3) Mas, afinal, por que existe essa resistência? Tentemos. A despeito de o Texto Constitucional de 1988 ter surgido em um momento de superação do regime de força — daí a ilegitimidade de uma nova Assembleia Constituinte, pois o que seria objeto de superação agora? — instituído no dia 1º de abril de 1964, a verdade é que permanece o autoritarismo na sociedade brasileira.

Trata-se de um imaginário forjado na história brasileira. Uma fagocitose (ruim) do Direito feito pela autoridade estatal. A bureau-cracia, instituidora da modernidade, foi substituída pela parcialidade. Em vez de a autoridade garantir as garantias, coloca-se contra essas.

Nesse ponto, não se pode desprezar a responsabilidade das faculdades de direito e das próprias instituições em sabotar o projeto constitucional de atuação do membro do Ministério Público no curso da persecução penal.

4) Quem fiscaliza, mesmo, a lei? Se o Ministério Público ainda não conseguiu romper com essa resistência ao “novo” modelo institucional, há de se perguntar: quem no processo penal brasileiro exerce, de fato, a função de fiscal da lei?

É aqui que, surpreendentemente — pela opção do MP pelo agir estratégico — tem-se que o grande fiscalizador da legalidade na persecução penal é a defesa criminal. O Superior Tribunal de Justiça, em paradigmático julgado sobre o reconhecimento pessoal, destacou isso.
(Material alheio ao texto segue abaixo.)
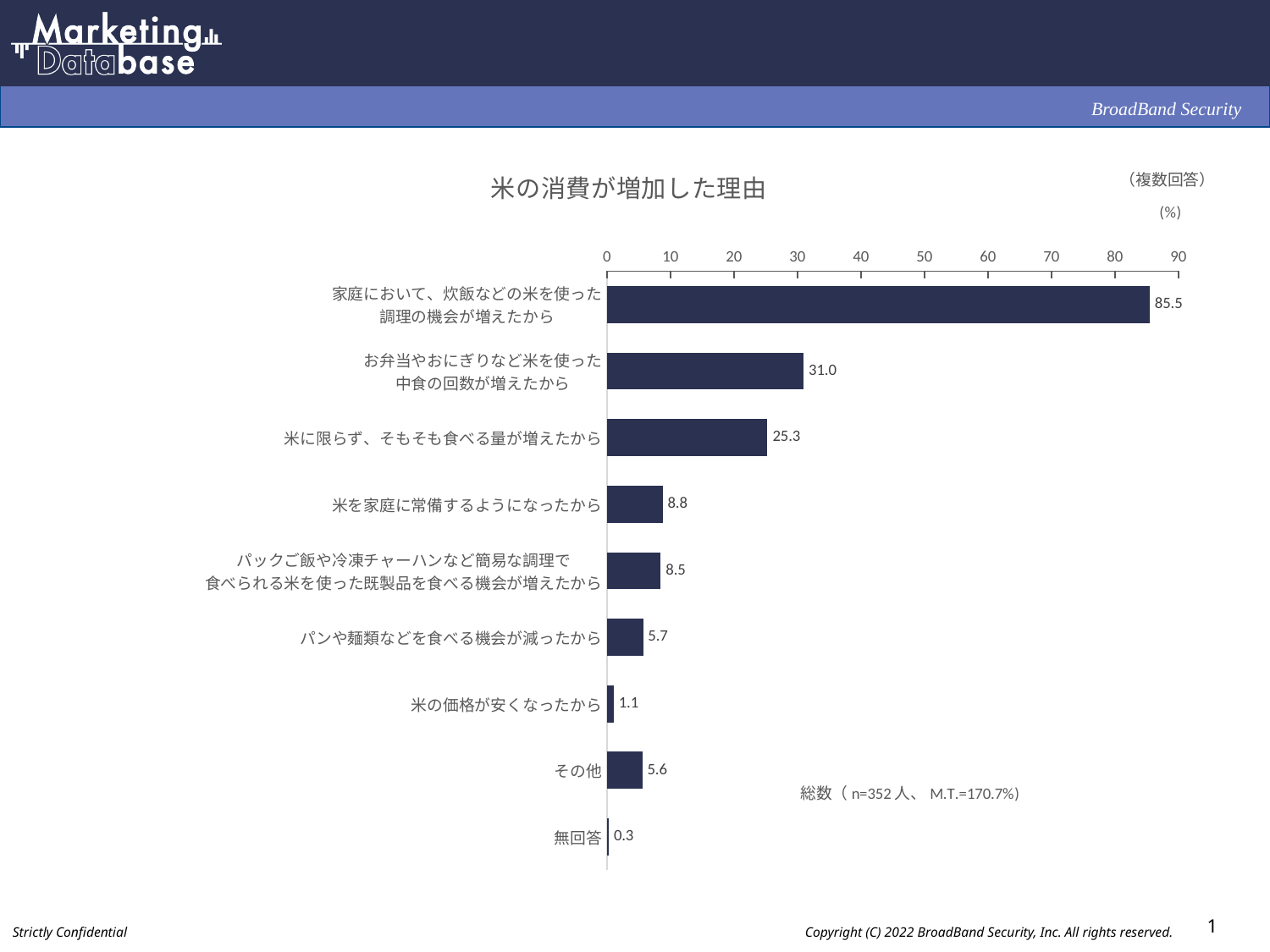
What is the value for 米に限らず、そもそも食べる量が増えたから? 25.3 What is the difference between the values for 米を家庭に常備するようになったから and パンや麺類などを食べる機会が減ったから? 3.1 How many categories are shown in the chart? 9 Which is larger, the value for 米に限らず、そもそも食べる量が増えたから or the value for 米を家庭に常備するようになったから? 米に限らず、そもそも食べる量が増えたから What is the value for 米の価格が安くなったから? 1.1 Is the value for お弁当やおにぎりなど米を使った中食の回数が増えたから greater or less than 40? less What is the value for その他? 5.6 Which category has the lowest value? 無回答 What type of chart is shown on the slide? bar chart What is the difference between the values for 家庭において、炊飯などの米を使った調理の機会が増えたから and お弁当やおにぎりなど米を使った中食の回数が増えたから? 54.5 What is the value for お弁当やおにぎりなど米を使った中食の回数が増えたから? 31.0 Which category has the highest value? 家庭において、炊飯などの米を使った調理の機会が増えたから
Diariamente, advogados e defensores públicos se insurgem contra os desmandos praticados nas ações penais e que se originam no agir estratégico adotado pelo titular da ação penal pública.
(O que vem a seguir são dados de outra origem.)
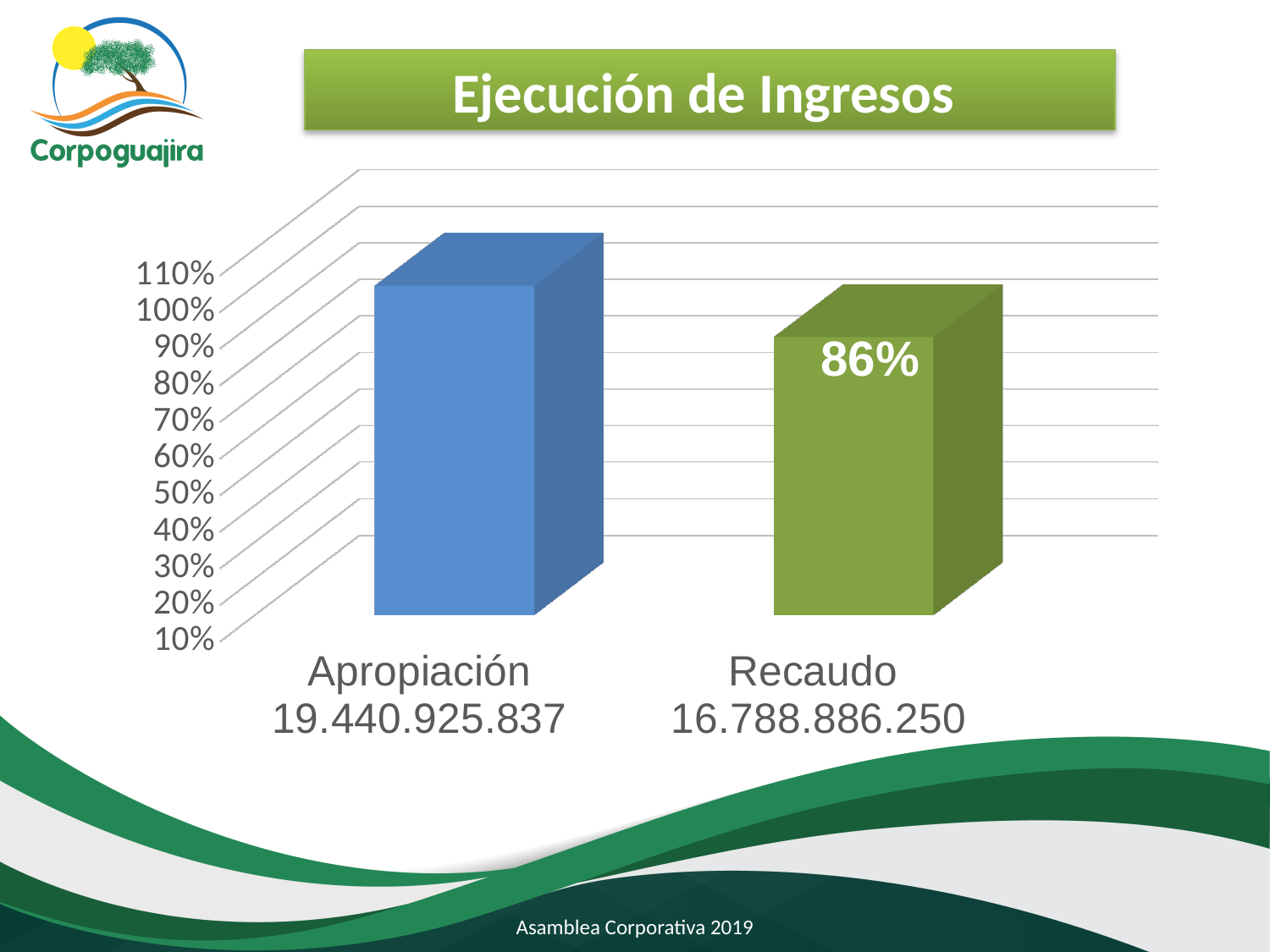
What amount is printed under the Apropiación label? 19.440.925.837 How many bars are plotted in the chart? 2 Which category has the taller bar? Apropiación What kind of chart is shown on the slide? bar chart Is the value for Apropiación greater or less than 80%? greater What is the title of the chart? Ejecución de Ingresos Is the value for Recaudo greater or less than 90%? less What amount is printed under the Recaudo label? 16.788.886.250 Which category has the shorter bar? Recaudo What colour is the Recaudo bar? green What percentage is labelled on the Recaudo bar? 86% Is the bar for Apropiación taller or shorter than the bar for Recaudo? taller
Qual é o busílis? Simples. É que esse tipo de atuação sequer deveria ser imaginado se o promotor de acusação tivesse, enfim, dado lugar ao promotor de Justiça. É claro que a atuação defensiva não é descompromissada, mas, diante de uma mentalidade autoritária, a fiscalização da lei quase sempre irá lhe trazer algum benefício.

A comunidade jurídica deveria olhar melhor para essa fenomenologia. Quem deveria ser imparcial, não fiscaliza a legalidade e, por agir estrategicamente, visa a todo custo, ainda que seja pela superação das leis, uma condenação. Paradoxalmente, quem é o parcial, acaba por se mostrar um intransigente defensor da legalidade, pois, nesse cenário autoritário, assim se mostrará mais fácil um provimento jurisdicional mais favorável.

Já hoje não deveríamos dizer ou indagar “o Ministério Público — esse outro desconhecido”, imitando Baleeiro. Na verdade, de tão conhecido, o Ministério Público vai perdendo espaço para a própria defensoria, que, ao fim e ao cabo, cresce dialeticamente, dia a dia, justamente pelo fato de o Ministério Público não exercer o seu papel constitucional de fiscal da lei, como, aliás, dizia Alfredo Valadão: “Fiscal da lei, vindas as ilegalidades de onde vierem, inclusive de si próprio”.

[1] https://www.conjur.com.br/2020-out-26/streck-ministerio-publico-paraiba-professor-agassiz.

[2] BALEEIRO, Aliomar. O Supremo Tribunal Federal — esse outro desconhecido. Rio de Janeiro: Forense, 1968.